> What you have to do: Here, the job is to give back every entry below unchanged, omitting pictures.

> Extracted records:

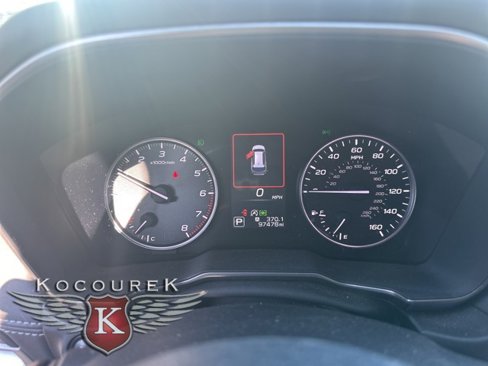 Used 2021 Subaru Outback Limited w/ Popular Package #2 image 9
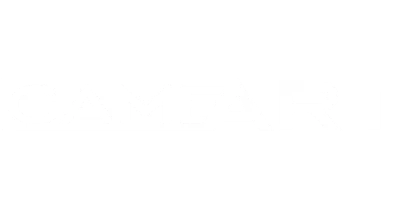 partners who work with Senator Casino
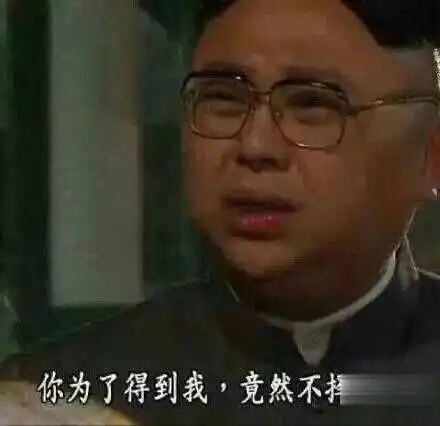  为什么lol普遍认同faker选手世界第一,而刀塔却没有一个这样的选手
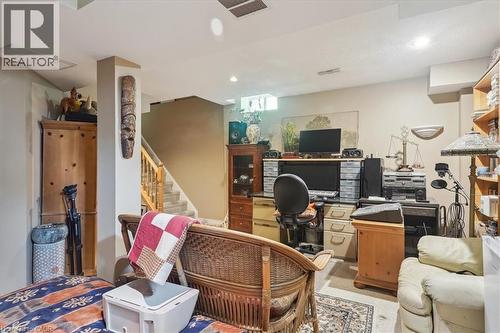5224 Thornburn Drive, Burlington, ON - Indoor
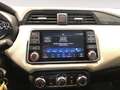 Nissan Micra 5 Porte 1.0 IG-T Eco Acenta Bianco - thumbnail 9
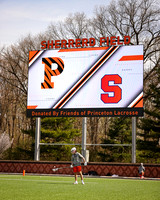 Tigers vs Cuse 2023 - 1750.jpg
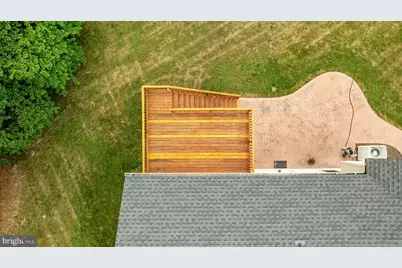 112 Welsh Court, Stephens City, VA 22655 - Photo 45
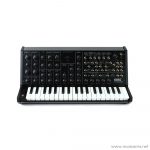 Face cover Korg-MS-20-Mini ลดราคาพิเศษ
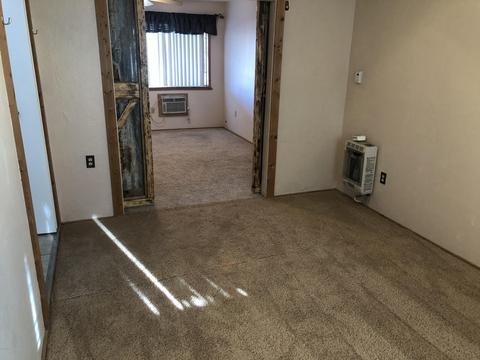 1523 S Taylor Rd, Willcox, AZ 85643 photo 34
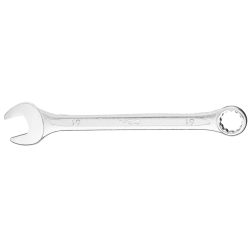 NEO csillag-villáskulcs 19mm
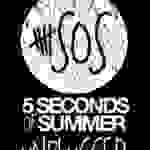 5 Seconds of Summer - Too late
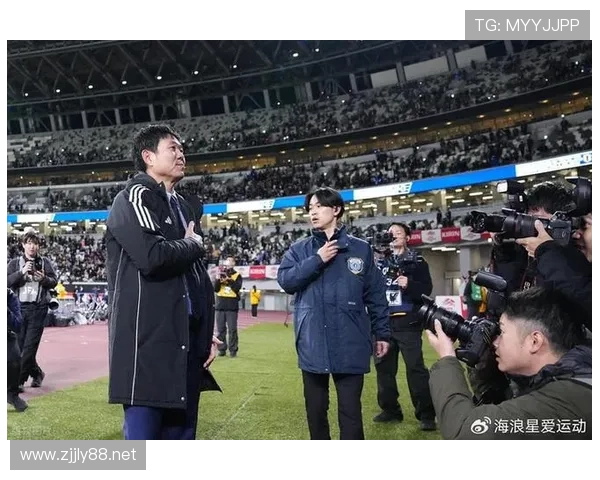 2026世界杯日本队主力阵容预测 森保一如何打造亚洲最强战力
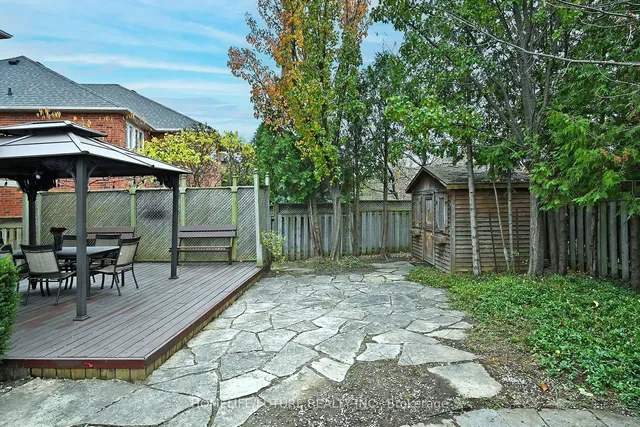 Additional property image - 509 Ravineview Way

> Written response:
 Used 2021 Subaru Outback Limited w/ Popular Package #2 image 9
 partners who work with Senator Casino
  为什么lol普遍认同faker选手世界第一,而刀塔却没有一个这样的选手
5224 Thornburn Drive, Burlington, ON - Indoor
 Nissan Micra 5 Porte 1.0 IG-T Eco Acenta Bianco - thumbnail 9
 Tigers vs Cuse 2023 - 1750.jpg
 112 Welsh Court, Stephens City, VA 22655 - Photo 45
 Face cover Korg-MS-20-Mini ลดราคาพิเศษ
 1523 S Taylor Rd, Willcox, AZ 85643 photo 34
 NEO csillag-villáskulcs 19mm
 5 Seconds of Summer - Too late
 2026世界杯日本队主力阵容预测 森保一如何打造亚洲最强战力
 Additional property image - 509 Ravineview Way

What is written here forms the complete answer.